Truffano un'anziana ma lei se ne accorge e chiama il 112: arrestati i malviventi
Operazione dei Carabinieri in stretta sinergia con la Polizia di Stato: la donna, residente in centro a Cremona, era stata convinta a consegnare denaro e monili in seguito alla telefonata di un finto militare
Grazie alla sinergia tra Carabinieri e Polizia, è stata sventata l’ennesima truffa del “finto maresciallo” ai danni di un’anziana. Un’operazione congiunta e tempestiva delle Forze dell’Ordine che ha permesso di arrestare in flagranza due malfattori che avevano preso di mira una signora cremonese.
E’ accaduto ieri, 23 aprile e a finire in manette sono stati due uomini di 20 e 27 anni, residenti in altre regioni. L’operazione è stata condotta dai militari della Sezione Operativa della Compagnia Carabinieri di Cremona in stretta sinergia con il personale della Squadra Mobile della Questura.
Tutto ha avuto inizio intorno alle ore 10.00 del mattino, quando la vittima, un’anziana residente in una via del centro di Cremona, è stata raggiunta da una telefonata. Dall’altro capo del filo, un truffatore senza scrupoli si è finto un Maresciallo dei Carabinieri, raccontando alla donna che un’autovettura Fiat intestata a suo marito era stata utilizzata per compiere una rapina all’interno di una gioielleria. Con questo falso e allarmante pretesto, il finto militare l’ha informata che il personale dell’Arma si sarebbe recato a breve presso la sua abitazione per controllare i suoi monili, in modo da verificare che non si trattassero di proventi del reato. Spaventata per la situazione, la signora ha preparato i propri ori e preziosi, consegnandoli poco dopo a un individuo presentatosi alla sua porta.

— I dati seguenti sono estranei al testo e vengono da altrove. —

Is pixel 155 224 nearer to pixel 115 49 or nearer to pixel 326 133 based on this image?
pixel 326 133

Convinti di aver trovato una preda facile, i malfattori hanno ricontattato telefonicamente la donna, alzando il tiro: l’hanno infatti invitata a recarsi in banca per prelevare e portare a casa altri gioielli custoditi all’interno di una cassetta di sicurezza, affinché venissero sottoposti ad un analogo controllo. È stato in quel momento che la donna, insospettitasi per la singolare richiesta, ha avuto la lucidità di non cedere e di allertare immediatamente il “NUE 112”.
La chiamata ha innescato un intervento tempestivo da manuale. Intorno alle ore 14:40, gli operatori dell’Arma, con la collaborazione del personale della Squadra Mobile, si sono appostati nei pressi dell’abitazione della vittima. Quando il malvivente si è presentato a casa della signora, proprio nell’atto di ricevere la seconda tranche di monili, è scattata la trappola: le Forze dell’Ordine lo hanno fermato sul fatto, bloccando contestualmente anche il suo complice che lo attendeva sotto casa a bordo di un’autovettura.
I due individui sono stati sottoposti a perquisizione personale, estesa anche al veicolo e sono stati dichiarati in arresto in flagranza di reato. Inizialmente trattenuti presso le camere di sicurezza della caserma dell’Arma “Santa Lucia” su disposizione dell’Autorità Giudiziaria, per i due malviventi è già stata emessa dalla Questura la misura di prevenzione del foglio di via obbligatorio con divieto di ritorno per 4 anni da Cremona. Nel pomeriggio del 24 aprile il GIP del Tribunale di Cremona ha convalidato gli arresti e ha applicato la misura della custodia cautelare in carcere.